Mechanisms of Action of Liraglutide in Patients With Type 2 Diabetes Treated With High-Dose Insulin.

Abstract

The mechanisms of action of incretin mimetics in patients with long-standing type 2 diabetes (T2D) and high insulin requirements have not been studied. To evaluate changes in β-cell function, glucagon secretion, and fat distribution after addition of liraglutide to high-dose insulin. A single-center, randomized, double-blind, placebo-controlled trial.
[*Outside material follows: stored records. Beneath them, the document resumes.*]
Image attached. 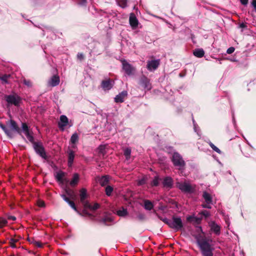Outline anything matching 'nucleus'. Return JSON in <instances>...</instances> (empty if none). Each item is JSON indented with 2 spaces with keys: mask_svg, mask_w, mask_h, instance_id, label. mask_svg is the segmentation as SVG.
I'll return each instance as SVG.
<instances>
[{
  "mask_svg": "<svg viewBox=\"0 0 256 256\" xmlns=\"http://www.w3.org/2000/svg\"><path fill=\"white\" fill-rule=\"evenodd\" d=\"M212 242L211 239L205 237L199 238L196 239V242L202 256H214V248L210 244Z\"/></svg>",
  "mask_w": 256,
  "mask_h": 256,
  "instance_id": "1",
  "label": "nucleus"
},
{
  "mask_svg": "<svg viewBox=\"0 0 256 256\" xmlns=\"http://www.w3.org/2000/svg\"><path fill=\"white\" fill-rule=\"evenodd\" d=\"M168 226L175 231H178L183 227L182 220L180 217L173 216L172 219H165L164 220Z\"/></svg>",
  "mask_w": 256,
  "mask_h": 256,
  "instance_id": "2",
  "label": "nucleus"
},
{
  "mask_svg": "<svg viewBox=\"0 0 256 256\" xmlns=\"http://www.w3.org/2000/svg\"><path fill=\"white\" fill-rule=\"evenodd\" d=\"M176 186L182 192L185 193L192 194L195 192L196 186L190 184L189 182H177Z\"/></svg>",
  "mask_w": 256,
  "mask_h": 256,
  "instance_id": "3",
  "label": "nucleus"
},
{
  "mask_svg": "<svg viewBox=\"0 0 256 256\" xmlns=\"http://www.w3.org/2000/svg\"><path fill=\"white\" fill-rule=\"evenodd\" d=\"M174 165L177 167L179 170H183L185 166V162L182 156L178 152H174L172 158Z\"/></svg>",
  "mask_w": 256,
  "mask_h": 256,
  "instance_id": "4",
  "label": "nucleus"
},
{
  "mask_svg": "<svg viewBox=\"0 0 256 256\" xmlns=\"http://www.w3.org/2000/svg\"><path fill=\"white\" fill-rule=\"evenodd\" d=\"M5 100L8 105H14L18 106L21 101V98L17 94H10L4 96Z\"/></svg>",
  "mask_w": 256,
  "mask_h": 256,
  "instance_id": "5",
  "label": "nucleus"
},
{
  "mask_svg": "<svg viewBox=\"0 0 256 256\" xmlns=\"http://www.w3.org/2000/svg\"><path fill=\"white\" fill-rule=\"evenodd\" d=\"M202 198L206 203L202 204V206L203 208L208 209L211 208V205L212 204V196L209 193L205 191L203 192Z\"/></svg>",
  "mask_w": 256,
  "mask_h": 256,
  "instance_id": "6",
  "label": "nucleus"
},
{
  "mask_svg": "<svg viewBox=\"0 0 256 256\" xmlns=\"http://www.w3.org/2000/svg\"><path fill=\"white\" fill-rule=\"evenodd\" d=\"M34 148L36 154L40 155L42 158L46 159V155L44 147L38 143H34Z\"/></svg>",
  "mask_w": 256,
  "mask_h": 256,
  "instance_id": "7",
  "label": "nucleus"
},
{
  "mask_svg": "<svg viewBox=\"0 0 256 256\" xmlns=\"http://www.w3.org/2000/svg\"><path fill=\"white\" fill-rule=\"evenodd\" d=\"M160 64V59L148 60L147 62L146 68L148 70L154 71L158 67Z\"/></svg>",
  "mask_w": 256,
  "mask_h": 256,
  "instance_id": "8",
  "label": "nucleus"
},
{
  "mask_svg": "<svg viewBox=\"0 0 256 256\" xmlns=\"http://www.w3.org/2000/svg\"><path fill=\"white\" fill-rule=\"evenodd\" d=\"M122 69L124 70L126 73L128 75H131L133 74L134 68L128 63L126 60H122Z\"/></svg>",
  "mask_w": 256,
  "mask_h": 256,
  "instance_id": "9",
  "label": "nucleus"
},
{
  "mask_svg": "<svg viewBox=\"0 0 256 256\" xmlns=\"http://www.w3.org/2000/svg\"><path fill=\"white\" fill-rule=\"evenodd\" d=\"M140 84L146 90H149L152 88L150 80L144 76L141 78Z\"/></svg>",
  "mask_w": 256,
  "mask_h": 256,
  "instance_id": "10",
  "label": "nucleus"
},
{
  "mask_svg": "<svg viewBox=\"0 0 256 256\" xmlns=\"http://www.w3.org/2000/svg\"><path fill=\"white\" fill-rule=\"evenodd\" d=\"M68 120L65 115H62L60 116V122H58V126L59 128L64 130V128L68 124Z\"/></svg>",
  "mask_w": 256,
  "mask_h": 256,
  "instance_id": "11",
  "label": "nucleus"
},
{
  "mask_svg": "<svg viewBox=\"0 0 256 256\" xmlns=\"http://www.w3.org/2000/svg\"><path fill=\"white\" fill-rule=\"evenodd\" d=\"M22 130L26 136L28 140L30 142H34V138L29 132L28 128L26 123H22Z\"/></svg>",
  "mask_w": 256,
  "mask_h": 256,
  "instance_id": "12",
  "label": "nucleus"
},
{
  "mask_svg": "<svg viewBox=\"0 0 256 256\" xmlns=\"http://www.w3.org/2000/svg\"><path fill=\"white\" fill-rule=\"evenodd\" d=\"M209 226L210 228V230L216 234L220 235V227L219 225L216 224L214 222H209Z\"/></svg>",
  "mask_w": 256,
  "mask_h": 256,
  "instance_id": "13",
  "label": "nucleus"
},
{
  "mask_svg": "<svg viewBox=\"0 0 256 256\" xmlns=\"http://www.w3.org/2000/svg\"><path fill=\"white\" fill-rule=\"evenodd\" d=\"M129 22L133 30L136 29L138 27V22L134 14H130Z\"/></svg>",
  "mask_w": 256,
  "mask_h": 256,
  "instance_id": "14",
  "label": "nucleus"
},
{
  "mask_svg": "<svg viewBox=\"0 0 256 256\" xmlns=\"http://www.w3.org/2000/svg\"><path fill=\"white\" fill-rule=\"evenodd\" d=\"M60 78L57 76H53L48 82V86H56L60 84Z\"/></svg>",
  "mask_w": 256,
  "mask_h": 256,
  "instance_id": "15",
  "label": "nucleus"
},
{
  "mask_svg": "<svg viewBox=\"0 0 256 256\" xmlns=\"http://www.w3.org/2000/svg\"><path fill=\"white\" fill-rule=\"evenodd\" d=\"M128 92L126 90H124L118 94L116 95L114 98V101L116 102H122L124 98L127 96Z\"/></svg>",
  "mask_w": 256,
  "mask_h": 256,
  "instance_id": "16",
  "label": "nucleus"
},
{
  "mask_svg": "<svg viewBox=\"0 0 256 256\" xmlns=\"http://www.w3.org/2000/svg\"><path fill=\"white\" fill-rule=\"evenodd\" d=\"M65 176V173L62 171L58 172L56 175L55 178L56 180L60 184H63L64 182H68V180H64V178Z\"/></svg>",
  "mask_w": 256,
  "mask_h": 256,
  "instance_id": "17",
  "label": "nucleus"
},
{
  "mask_svg": "<svg viewBox=\"0 0 256 256\" xmlns=\"http://www.w3.org/2000/svg\"><path fill=\"white\" fill-rule=\"evenodd\" d=\"M101 86L104 90H110L112 87V81L108 79L106 80H103L102 82Z\"/></svg>",
  "mask_w": 256,
  "mask_h": 256,
  "instance_id": "18",
  "label": "nucleus"
},
{
  "mask_svg": "<svg viewBox=\"0 0 256 256\" xmlns=\"http://www.w3.org/2000/svg\"><path fill=\"white\" fill-rule=\"evenodd\" d=\"M163 185L164 187L171 188L173 185V180L170 176L165 178L163 181Z\"/></svg>",
  "mask_w": 256,
  "mask_h": 256,
  "instance_id": "19",
  "label": "nucleus"
},
{
  "mask_svg": "<svg viewBox=\"0 0 256 256\" xmlns=\"http://www.w3.org/2000/svg\"><path fill=\"white\" fill-rule=\"evenodd\" d=\"M68 164L69 167L72 166L74 158V153L72 150H68Z\"/></svg>",
  "mask_w": 256,
  "mask_h": 256,
  "instance_id": "20",
  "label": "nucleus"
},
{
  "mask_svg": "<svg viewBox=\"0 0 256 256\" xmlns=\"http://www.w3.org/2000/svg\"><path fill=\"white\" fill-rule=\"evenodd\" d=\"M61 196L66 202L69 204L70 206L72 209H74L75 211L78 212L77 208L75 206L74 203L73 202L70 200L69 198L66 196V194H61Z\"/></svg>",
  "mask_w": 256,
  "mask_h": 256,
  "instance_id": "21",
  "label": "nucleus"
},
{
  "mask_svg": "<svg viewBox=\"0 0 256 256\" xmlns=\"http://www.w3.org/2000/svg\"><path fill=\"white\" fill-rule=\"evenodd\" d=\"M109 181V177L108 176H104L101 177L98 180L100 184L104 186H106Z\"/></svg>",
  "mask_w": 256,
  "mask_h": 256,
  "instance_id": "22",
  "label": "nucleus"
},
{
  "mask_svg": "<svg viewBox=\"0 0 256 256\" xmlns=\"http://www.w3.org/2000/svg\"><path fill=\"white\" fill-rule=\"evenodd\" d=\"M10 122L12 130L20 134V130L18 126L16 123L13 120H10Z\"/></svg>",
  "mask_w": 256,
  "mask_h": 256,
  "instance_id": "23",
  "label": "nucleus"
},
{
  "mask_svg": "<svg viewBox=\"0 0 256 256\" xmlns=\"http://www.w3.org/2000/svg\"><path fill=\"white\" fill-rule=\"evenodd\" d=\"M193 54L196 57L200 58L204 56V52L202 48H197L194 51Z\"/></svg>",
  "mask_w": 256,
  "mask_h": 256,
  "instance_id": "24",
  "label": "nucleus"
},
{
  "mask_svg": "<svg viewBox=\"0 0 256 256\" xmlns=\"http://www.w3.org/2000/svg\"><path fill=\"white\" fill-rule=\"evenodd\" d=\"M79 180V175L75 173L73 175V177L71 181L70 182V184L71 186H75L77 184Z\"/></svg>",
  "mask_w": 256,
  "mask_h": 256,
  "instance_id": "25",
  "label": "nucleus"
},
{
  "mask_svg": "<svg viewBox=\"0 0 256 256\" xmlns=\"http://www.w3.org/2000/svg\"><path fill=\"white\" fill-rule=\"evenodd\" d=\"M187 220L190 222H194L197 224H199L201 222L200 218L194 216H188Z\"/></svg>",
  "mask_w": 256,
  "mask_h": 256,
  "instance_id": "26",
  "label": "nucleus"
},
{
  "mask_svg": "<svg viewBox=\"0 0 256 256\" xmlns=\"http://www.w3.org/2000/svg\"><path fill=\"white\" fill-rule=\"evenodd\" d=\"M154 205L152 202L148 200H145L144 201V208L146 210H151L152 209Z\"/></svg>",
  "mask_w": 256,
  "mask_h": 256,
  "instance_id": "27",
  "label": "nucleus"
},
{
  "mask_svg": "<svg viewBox=\"0 0 256 256\" xmlns=\"http://www.w3.org/2000/svg\"><path fill=\"white\" fill-rule=\"evenodd\" d=\"M87 197V192L86 189L82 188L80 190V202H83L84 200H86V198Z\"/></svg>",
  "mask_w": 256,
  "mask_h": 256,
  "instance_id": "28",
  "label": "nucleus"
},
{
  "mask_svg": "<svg viewBox=\"0 0 256 256\" xmlns=\"http://www.w3.org/2000/svg\"><path fill=\"white\" fill-rule=\"evenodd\" d=\"M131 154V149L130 148H126L124 150V155L126 160H128Z\"/></svg>",
  "mask_w": 256,
  "mask_h": 256,
  "instance_id": "29",
  "label": "nucleus"
},
{
  "mask_svg": "<svg viewBox=\"0 0 256 256\" xmlns=\"http://www.w3.org/2000/svg\"><path fill=\"white\" fill-rule=\"evenodd\" d=\"M78 134L76 132H75L72 136L70 138V142L72 144H74L78 141Z\"/></svg>",
  "mask_w": 256,
  "mask_h": 256,
  "instance_id": "30",
  "label": "nucleus"
},
{
  "mask_svg": "<svg viewBox=\"0 0 256 256\" xmlns=\"http://www.w3.org/2000/svg\"><path fill=\"white\" fill-rule=\"evenodd\" d=\"M210 146V148L215 152H218V154H222V152L220 151V150L216 146H214L212 142H208Z\"/></svg>",
  "mask_w": 256,
  "mask_h": 256,
  "instance_id": "31",
  "label": "nucleus"
},
{
  "mask_svg": "<svg viewBox=\"0 0 256 256\" xmlns=\"http://www.w3.org/2000/svg\"><path fill=\"white\" fill-rule=\"evenodd\" d=\"M117 214L120 216H124L127 214V210L124 208L117 211Z\"/></svg>",
  "mask_w": 256,
  "mask_h": 256,
  "instance_id": "32",
  "label": "nucleus"
},
{
  "mask_svg": "<svg viewBox=\"0 0 256 256\" xmlns=\"http://www.w3.org/2000/svg\"><path fill=\"white\" fill-rule=\"evenodd\" d=\"M118 5L122 8H124L127 5V0H118Z\"/></svg>",
  "mask_w": 256,
  "mask_h": 256,
  "instance_id": "33",
  "label": "nucleus"
},
{
  "mask_svg": "<svg viewBox=\"0 0 256 256\" xmlns=\"http://www.w3.org/2000/svg\"><path fill=\"white\" fill-rule=\"evenodd\" d=\"M159 178L158 176L154 177L152 181V182L151 184L152 186H158L159 184Z\"/></svg>",
  "mask_w": 256,
  "mask_h": 256,
  "instance_id": "34",
  "label": "nucleus"
},
{
  "mask_svg": "<svg viewBox=\"0 0 256 256\" xmlns=\"http://www.w3.org/2000/svg\"><path fill=\"white\" fill-rule=\"evenodd\" d=\"M8 223L7 220L2 217H0V228L5 226Z\"/></svg>",
  "mask_w": 256,
  "mask_h": 256,
  "instance_id": "35",
  "label": "nucleus"
},
{
  "mask_svg": "<svg viewBox=\"0 0 256 256\" xmlns=\"http://www.w3.org/2000/svg\"><path fill=\"white\" fill-rule=\"evenodd\" d=\"M112 191L113 188L111 186H108L106 188V193L107 196H110Z\"/></svg>",
  "mask_w": 256,
  "mask_h": 256,
  "instance_id": "36",
  "label": "nucleus"
},
{
  "mask_svg": "<svg viewBox=\"0 0 256 256\" xmlns=\"http://www.w3.org/2000/svg\"><path fill=\"white\" fill-rule=\"evenodd\" d=\"M0 126L1 127V128L4 131V132H6V134L8 136H10L11 134H12V132H11V131L10 130H8L4 126L3 124H0Z\"/></svg>",
  "mask_w": 256,
  "mask_h": 256,
  "instance_id": "37",
  "label": "nucleus"
},
{
  "mask_svg": "<svg viewBox=\"0 0 256 256\" xmlns=\"http://www.w3.org/2000/svg\"><path fill=\"white\" fill-rule=\"evenodd\" d=\"M66 195L70 198H73V196H74V192L72 190L70 189H66Z\"/></svg>",
  "mask_w": 256,
  "mask_h": 256,
  "instance_id": "38",
  "label": "nucleus"
},
{
  "mask_svg": "<svg viewBox=\"0 0 256 256\" xmlns=\"http://www.w3.org/2000/svg\"><path fill=\"white\" fill-rule=\"evenodd\" d=\"M83 204L84 208L90 209L92 208V205L86 200H84L83 202H81Z\"/></svg>",
  "mask_w": 256,
  "mask_h": 256,
  "instance_id": "39",
  "label": "nucleus"
},
{
  "mask_svg": "<svg viewBox=\"0 0 256 256\" xmlns=\"http://www.w3.org/2000/svg\"><path fill=\"white\" fill-rule=\"evenodd\" d=\"M105 148H106L105 146H104V145L100 146L98 148V150L99 153L102 154L104 155L105 153Z\"/></svg>",
  "mask_w": 256,
  "mask_h": 256,
  "instance_id": "40",
  "label": "nucleus"
},
{
  "mask_svg": "<svg viewBox=\"0 0 256 256\" xmlns=\"http://www.w3.org/2000/svg\"><path fill=\"white\" fill-rule=\"evenodd\" d=\"M17 242H18V240H16V239H14V238L10 239V246L12 248H16V246L15 244Z\"/></svg>",
  "mask_w": 256,
  "mask_h": 256,
  "instance_id": "41",
  "label": "nucleus"
},
{
  "mask_svg": "<svg viewBox=\"0 0 256 256\" xmlns=\"http://www.w3.org/2000/svg\"><path fill=\"white\" fill-rule=\"evenodd\" d=\"M23 83L24 84H25L26 86L28 87L32 86V83L31 81L29 80L24 79Z\"/></svg>",
  "mask_w": 256,
  "mask_h": 256,
  "instance_id": "42",
  "label": "nucleus"
},
{
  "mask_svg": "<svg viewBox=\"0 0 256 256\" xmlns=\"http://www.w3.org/2000/svg\"><path fill=\"white\" fill-rule=\"evenodd\" d=\"M192 121H193V124H194V130L195 132H196L197 133V134L198 135L200 136V134H199L200 130L198 129V126L196 124L194 120H193Z\"/></svg>",
  "mask_w": 256,
  "mask_h": 256,
  "instance_id": "43",
  "label": "nucleus"
},
{
  "mask_svg": "<svg viewBox=\"0 0 256 256\" xmlns=\"http://www.w3.org/2000/svg\"><path fill=\"white\" fill-rule=\"evenodd\" d=\"M10 76V75H4L3 76H2V77H0V80L3 81L5 83H8V81H7V80L8 78Z\"/></svg>",
  "mask_w": 256,
  "mask_h": 256,
  "instance_id": "44",
  "label": "nucleus"
},
{
  "mask_svg": "<svg viewBox=\"0 0 256 256\" xmlns=\"http://www.w3.org/2000/svg\"><path fill=\"white\" fill-rule=\"evenodd\" d=\"M32 243L34 244L36 246H37L38 248L42 247V244L39 242L33 240L32 242Z\"/></svg>",
  "mask_w": 256,
  "mask_h": 256,
  "instance_id": "45",
  "label": "nucleus"
},
{
  "mask_svg": "<svg viewBox=\"0 0 256 256\" xmlns=\"http://www.w3.org/2000/svg\"><path fill=\"white\" fill-rule=\"evenodd\" d=\"M200 214L204 216L205 217H208L210 216V212L207 210H203L200 213Z\"/></svg>",
  "mask_w": 256,
  "mask_h": 256,
  "instance_id": "46",
  "label": "nucleus"
},
{
  "mask_svg": "<svg viewBox=\"0 0 256 256\" xmlns=\"http://www.w3.org/2000/svg\"><path fill=\"white\" fill-rule=\"evenodd\" d=\"M234 50H235L234 48L232 46L230 47L227 50L226 53L228 54H231L234 52Z\"/></svg>",
  "mask_w": 256,
  "mask_h": 256,
  "instance_id": "47",
  "label": "nucleus"
},
{
  "mask_svg": "<svg viewBox=\"0 0 256 256\" xmlns=\"http://www.w3.org/2000/svg\"><path fill=\"white\" fill-rule=\"evenodd\" d=\"M99 208H100V205L96 203L93 206H92V208H91L90 210H96L98 209Z\"/></svg>",
  "mask_w": 256,
  "mask_h": 256,
  "instance_id": "48",
  "label": "nucleus"
},
{
  "mask_svg": "<svg viewBox=\"0 0 256 256\" xmlns=\"http://www.w3.org/2000/svg\"><path fill=\"white\" fill-rule=\"evenodd\" d=\"M38 205L40 207H44L45 206L44 202L42 200H38Z\"/></svg>",
  "mask_w": 256,
  "mask_h": 256,
  "instance_id": "49",
  "label": "nucleus"
},
{
  "mask_svg": "<svg viewBox=\"0 0 256 256\" xmlns=\"http://www.w3.org/2000/svg\"><path fill=\"white\" fill-rule=\"evenodd\" d=\"M86 3V0H80L78 4L81 6H85Z\"/></svg>",
  "mask_w": 256,
  "mask_h": 256,
  "instance_id": "50",
  "label": "nucleus"
},
{
  "mask_svg": "<svg viewBox=\"0 0 256 256\" xmlns=\"http://www.w3.org/2000/svg\"><path fill=\"white\" fill-rule=\"evenodd\" d=\"M146 182V179L144 178H143L140 180H139L138 184L139 185H142L144 184Z\"/></svg>",
  "mask_w": 256,
  "mask_h": 256,
  "instance_id": "51",
  "label": "nucleus"
},
{
  "mask_svg": "<svg viewBox=\"0 0 256 256\" xmlns=\"http://www.w3.org/2000/svg\"><path fill=\"white\" fill-rule=\"evenodd\" d=\"M248 0H240V2L242 4L246 6L248 4Z\"/></svg>",
  "mask_w": 256,
  "mask_h": 256,
  "instance_id": "52",
  "label": "nucleus"
},
{
  "mask_svg": "<svg viewBox=\"0 0 256 256\" xmlns=\"http://www.w3.org/2000/svg\"><path fill=\"white\" fill-rule=\"evenodd\" d=\"M78 58L80 60H82L84 58V55L82 54L78 53L77 55Z\"/></svg>",
  "mask_w": 256,
  "mask_h": 256,
  "instance_id": "53",
  "label": "nucleus"
},
{
  "mask_svg": "<svg viewBox=\"0 0 256 256\" xmlns=\"http://www.w3.org/2000/svg\"><path fill=\"white\" fill-rule=\"evenodd\" d=\"M8 218L10 220H16V218L14 216H8Z\"/></svg>",
  "mask_w": 256,
  "mask_h": 256,
  "instance_id": "54",
  "label": "nucleus"
},
{
  "mask_svg": "<svg viewBox=\"0 0 256 256\" xmlns=\"http://www.w3.org/2000/svg\"><path fill=\"white\" fill-rule=\"evenodd\" d=\"M252 4L255 10L256 11V0H253L252 2Z\"/></svg>",
  "mask_w": 256,
  "mask_h": 256,
  "instance_id": "55",
  "label": "nucleus"
},
{
  "mask_svg": "<svg viewBox=\"0 0 256 256\" xmlns=\"http://www.w3.org/2000/svg\"><path fill=\"white\" fill-rule=\"evenodd\" d=\"M144 215H143V214H139V215L138 216V218H139V219H140V220H142V219H143V218H144Z\"/></svg>",
  "mask_w": 256,
  "mask_h": 256,
  "instance_id": "56",
  "label": "nucleus"
},
{
  "mask_svg": "<svg viewBox=\"0 0 256 256\" xmlns=\"http://www.w3.org/2000/svg\"><path fill=\"white\" fill-rule=\"evenodd\" d=\"M197 228H198V231L202 232V228L201 226H198Z\"/></svg>",
  "mask_w": 256,
  "mask_h": 256,
  "instance_id": "57",
  "label": "nucleus"
}]
</instances>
University of Texas Southwestern and Parkland Memorial Hospital clinics. Seventy-one patients with long-standing (median, 17 years) T2D requiring high-dose insulin treatment (>1.5 U/kg/d; average, 2.2 ± 0.9 U/kg/d). Patients were randomized to liraglutide 1.8 mg/d or matching placebo for 6 months. We measured changes in insulin and glucagon secretion using a 4-hour mixed-meal challenge test. Magnetic resonance-based techniques were used to estimate sc and visceral fat in the abdomen and ectopic fat in the liver and pancreas. Glycosylated hemoglobin improved significantly with liraglutide treatment, with an end-of-trial estimated treatment difference between groups of −0.9% (95% confidence interval, −1.5, −0.4%) (P = .002). Insulin secretion improved in the liraglutide group vs placebo, as measured by the area under the curve of C-peptide (P = .002) and the area under the curves ratio of C-peptide to glucose (P = .003). Insulin sensitivity (Matsuda index) and glucagon secretion did not change significantly between groups. Liver fat and sc fat decreased in the liraglutide group vs placebo (P = .0006 and P = .01, respectively), whereas neither visceral nor pancreatic fat changed significantly. Treatment with liraglutide significantly improved insulin secretion, even in patients with long-standing T2D requiring high-dose insulin treatment. Liraglutide also decreased liver and sc fat, but it did not alter glucagon secretion.